Here’s the second part of what was once a single epic-length post on the early 80s medley craze. Find part 1 here. The original megapost, which I have updated a bit in these two installments, appeared on June 27, 2007.
What follows, in the interest of keeping this post from running longer than the era it’s discussing, is a timeline of medleys to hit the Billboard Hot 100 between June 1981 and the end of 1982. It’s hard to believe some of this actually happened.
June: The first Stars on 45 medley (which was officially titled, at the insistence of music publishers, “Intro Venus/Sugar Sugar/No Reply/I’ll Be Back/Drive My Car/Do You Want to Know a Secret/We Can Work It Out/I Should Have Known Better/Nowhere Man/You’re Going to Lose That Girl/Stars on 45”) hits #1.
August: “Stars on 45 II,” featuring nine more Beatles songs, reaches #67.
October: “The Beach Boys Medley” hits #12. “More Stars on 45,” featuring a schizophrenic collection of 60s and 70 tunes, hits #55.

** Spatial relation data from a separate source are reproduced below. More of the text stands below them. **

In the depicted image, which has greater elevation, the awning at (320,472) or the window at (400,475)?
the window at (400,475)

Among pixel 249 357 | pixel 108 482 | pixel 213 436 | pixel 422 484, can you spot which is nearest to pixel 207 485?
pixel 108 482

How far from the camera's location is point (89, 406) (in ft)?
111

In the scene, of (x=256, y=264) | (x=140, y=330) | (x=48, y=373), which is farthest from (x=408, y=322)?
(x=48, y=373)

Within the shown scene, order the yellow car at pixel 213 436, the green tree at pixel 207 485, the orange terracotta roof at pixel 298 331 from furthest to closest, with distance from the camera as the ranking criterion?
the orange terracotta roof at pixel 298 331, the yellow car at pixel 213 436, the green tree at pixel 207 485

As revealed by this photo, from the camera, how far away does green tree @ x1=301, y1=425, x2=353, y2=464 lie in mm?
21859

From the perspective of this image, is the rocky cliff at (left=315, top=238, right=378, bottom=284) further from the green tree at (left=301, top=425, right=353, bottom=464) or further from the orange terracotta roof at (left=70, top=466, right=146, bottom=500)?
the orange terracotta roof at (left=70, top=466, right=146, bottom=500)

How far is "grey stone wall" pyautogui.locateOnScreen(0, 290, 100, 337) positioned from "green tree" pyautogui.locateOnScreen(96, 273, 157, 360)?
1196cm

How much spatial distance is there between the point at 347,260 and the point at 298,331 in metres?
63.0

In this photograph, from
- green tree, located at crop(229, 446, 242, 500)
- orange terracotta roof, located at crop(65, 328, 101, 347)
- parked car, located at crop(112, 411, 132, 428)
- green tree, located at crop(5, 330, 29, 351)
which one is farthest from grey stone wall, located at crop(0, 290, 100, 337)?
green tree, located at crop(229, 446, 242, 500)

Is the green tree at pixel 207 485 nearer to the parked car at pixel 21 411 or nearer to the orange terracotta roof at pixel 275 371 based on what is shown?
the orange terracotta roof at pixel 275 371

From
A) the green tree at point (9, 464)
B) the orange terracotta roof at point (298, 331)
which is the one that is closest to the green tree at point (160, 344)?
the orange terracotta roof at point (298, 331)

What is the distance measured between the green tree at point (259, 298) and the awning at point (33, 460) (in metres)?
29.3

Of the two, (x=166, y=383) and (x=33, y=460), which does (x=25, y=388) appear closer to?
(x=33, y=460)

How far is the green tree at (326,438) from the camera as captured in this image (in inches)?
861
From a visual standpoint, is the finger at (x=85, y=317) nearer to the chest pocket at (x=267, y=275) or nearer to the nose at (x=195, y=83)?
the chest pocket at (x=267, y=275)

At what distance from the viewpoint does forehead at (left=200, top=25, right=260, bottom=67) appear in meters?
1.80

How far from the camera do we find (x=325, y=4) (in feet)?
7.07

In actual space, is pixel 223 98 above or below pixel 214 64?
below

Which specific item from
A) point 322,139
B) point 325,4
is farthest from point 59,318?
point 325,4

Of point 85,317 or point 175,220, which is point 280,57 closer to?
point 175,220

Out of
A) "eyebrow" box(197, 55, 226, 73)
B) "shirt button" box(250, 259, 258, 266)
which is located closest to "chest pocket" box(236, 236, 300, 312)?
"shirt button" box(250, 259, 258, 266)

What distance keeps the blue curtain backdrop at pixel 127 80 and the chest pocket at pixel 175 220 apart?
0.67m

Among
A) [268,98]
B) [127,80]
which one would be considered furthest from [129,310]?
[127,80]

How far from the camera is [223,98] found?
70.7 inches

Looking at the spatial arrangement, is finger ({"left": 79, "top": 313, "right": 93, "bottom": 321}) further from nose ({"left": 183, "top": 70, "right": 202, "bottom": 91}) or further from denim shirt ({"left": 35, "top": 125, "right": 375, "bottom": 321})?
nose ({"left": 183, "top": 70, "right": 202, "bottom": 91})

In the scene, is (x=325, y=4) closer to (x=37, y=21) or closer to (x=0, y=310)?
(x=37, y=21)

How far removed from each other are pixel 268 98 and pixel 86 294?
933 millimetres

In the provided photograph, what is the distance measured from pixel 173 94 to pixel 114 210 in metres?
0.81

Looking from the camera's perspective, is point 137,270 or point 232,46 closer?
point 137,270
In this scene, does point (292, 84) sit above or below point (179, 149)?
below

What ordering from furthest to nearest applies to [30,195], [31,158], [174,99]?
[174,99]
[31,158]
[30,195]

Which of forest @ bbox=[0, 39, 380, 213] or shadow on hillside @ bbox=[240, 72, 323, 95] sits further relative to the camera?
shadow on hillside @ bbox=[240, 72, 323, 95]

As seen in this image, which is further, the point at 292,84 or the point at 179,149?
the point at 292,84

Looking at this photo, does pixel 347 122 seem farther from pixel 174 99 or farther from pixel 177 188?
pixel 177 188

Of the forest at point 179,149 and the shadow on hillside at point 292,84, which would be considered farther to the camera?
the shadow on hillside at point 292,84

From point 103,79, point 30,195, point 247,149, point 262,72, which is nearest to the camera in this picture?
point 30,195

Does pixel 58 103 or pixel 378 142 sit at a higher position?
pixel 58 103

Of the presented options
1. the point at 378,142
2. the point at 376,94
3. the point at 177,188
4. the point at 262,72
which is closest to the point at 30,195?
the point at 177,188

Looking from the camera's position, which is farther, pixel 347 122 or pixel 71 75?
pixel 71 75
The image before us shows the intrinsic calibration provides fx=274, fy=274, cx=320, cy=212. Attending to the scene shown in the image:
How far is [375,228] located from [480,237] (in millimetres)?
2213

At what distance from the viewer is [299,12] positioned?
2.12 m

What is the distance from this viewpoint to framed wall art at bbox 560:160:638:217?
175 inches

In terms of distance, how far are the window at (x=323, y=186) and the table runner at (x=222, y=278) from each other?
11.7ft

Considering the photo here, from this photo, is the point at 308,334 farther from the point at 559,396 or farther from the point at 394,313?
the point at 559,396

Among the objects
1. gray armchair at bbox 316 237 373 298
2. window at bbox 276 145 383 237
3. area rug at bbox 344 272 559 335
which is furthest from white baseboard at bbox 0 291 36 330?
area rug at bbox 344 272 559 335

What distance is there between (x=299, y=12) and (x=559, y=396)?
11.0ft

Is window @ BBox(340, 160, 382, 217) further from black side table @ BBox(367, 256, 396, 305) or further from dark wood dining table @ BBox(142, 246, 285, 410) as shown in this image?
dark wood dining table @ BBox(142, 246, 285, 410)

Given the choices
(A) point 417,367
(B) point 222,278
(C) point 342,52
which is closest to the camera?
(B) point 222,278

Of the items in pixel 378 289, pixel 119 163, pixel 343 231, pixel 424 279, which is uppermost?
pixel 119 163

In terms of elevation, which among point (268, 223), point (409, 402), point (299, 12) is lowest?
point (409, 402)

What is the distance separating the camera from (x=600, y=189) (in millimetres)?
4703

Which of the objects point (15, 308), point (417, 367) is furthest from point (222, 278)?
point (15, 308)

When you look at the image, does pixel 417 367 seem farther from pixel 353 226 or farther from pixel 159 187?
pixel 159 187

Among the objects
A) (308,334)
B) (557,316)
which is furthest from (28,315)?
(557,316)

January: The second-most successful medley of all time in terms of chart performance, “Hooked on Classics,” reaches #10. It’s a collection of classical themes orchestrated by former Electric Light Orchestra member Louis Clark and performed by the Royal Philharmonic Orchestra. . . . Also: “Seasons of Gold,” a medley of Four Seasons tunes by Gidea Park featuring Adrian Baker, reaches #82. Oddly, Baker would become a member of the Four Seasons for a couple of years in the mid 90s.
March: “Memories of Days Gone By,” a medley of doo-wop songs rerecorded by Fred Parris and the Five Satins, reaches #71.
April: “Pop Goes the Movies” by Meco, featuring familiar themes from eight movies including Gone With the Wind, The Magnificent Seven, and The Good, the Bad, and the Ugly, reaches #35. Meco was a natural for this kind of thing—he’d already released singles featuring various themes from Star Wars, Close Encounters of the Third Kind, The Wizard of Oz, and The Empire Strikes Back.
May: On the Hot 100 for the week of May 15, “The Beatles Movie Medley” peaks at #12; “Stars on 45 III,” which was made up entirely of Stevie Wonder tunes and was actually the fourth Stars on 45 single, peaks at #28, and “Hooked on Big Bands” by the Frank Barber Orchestra, is at #90. Thus, this month would seem to represent the peak of the medley’s pop-cultural reach. (Barber’s record, made up of themes made famous by the Glenn Miller Orchestra, would eventually peak at #61 in June.)
July: “Hooked on Swing” by Larry Elgart and His Manhattan Swing Orchestra, which features several of the Miller tunes Frank Barber had done on his record along with other familiar swing themes, reaches #31.
December: “The Elvis Medley” reaches #71 on the pop charts and #31 on the country charts. (I was doing country radio during the medley craze, and if I’m recalling correctly, medleys didn’t really catch on there. We played “Just Hooked on Country” by Albert Coleman’s Atlanta Pops. It may have made the lower reaches of the country chart, but it didn’t place on the Hot 100.)
And so, the medley craze was pretty much over by the end of 1982. Stars on 45 kept releasing singles, featuring ABBA, the Rolling Stones, and the Carpenters, but none of them made the Hot 100. Producer Jaap Eggermont spun off the Star Sisters, whose Andrews Sisters medley, a massive hit in several countries, bubbled under in the summer of 1983. A group called Band of Gold was late to the party in December 1984 with a medley made up mostly of Stylistics songs entitled “Love Songs Are Back Again.” It got to #64, but didn’t reignite America’s passion for medleys.
Although the medley craze died down, it never died out. Channeling Stars on 45, Jive Bunny and the Mastermixers’ 1989 hit “Swing the Mood” became necessary wedding-reception fodder throughout the early 90s; the Grease Megamix recycled tunes from the movie soundtrack for the film’s 20th anniversary in 1998. Today, the medley spirit lives on. Do-it-yourself music mashups proliferate all over the Internet, and there’s a great debate raging among artists and intellectual property experts over the practice of reimagining existing works of art to make new ones, which is really just another form of medley-making.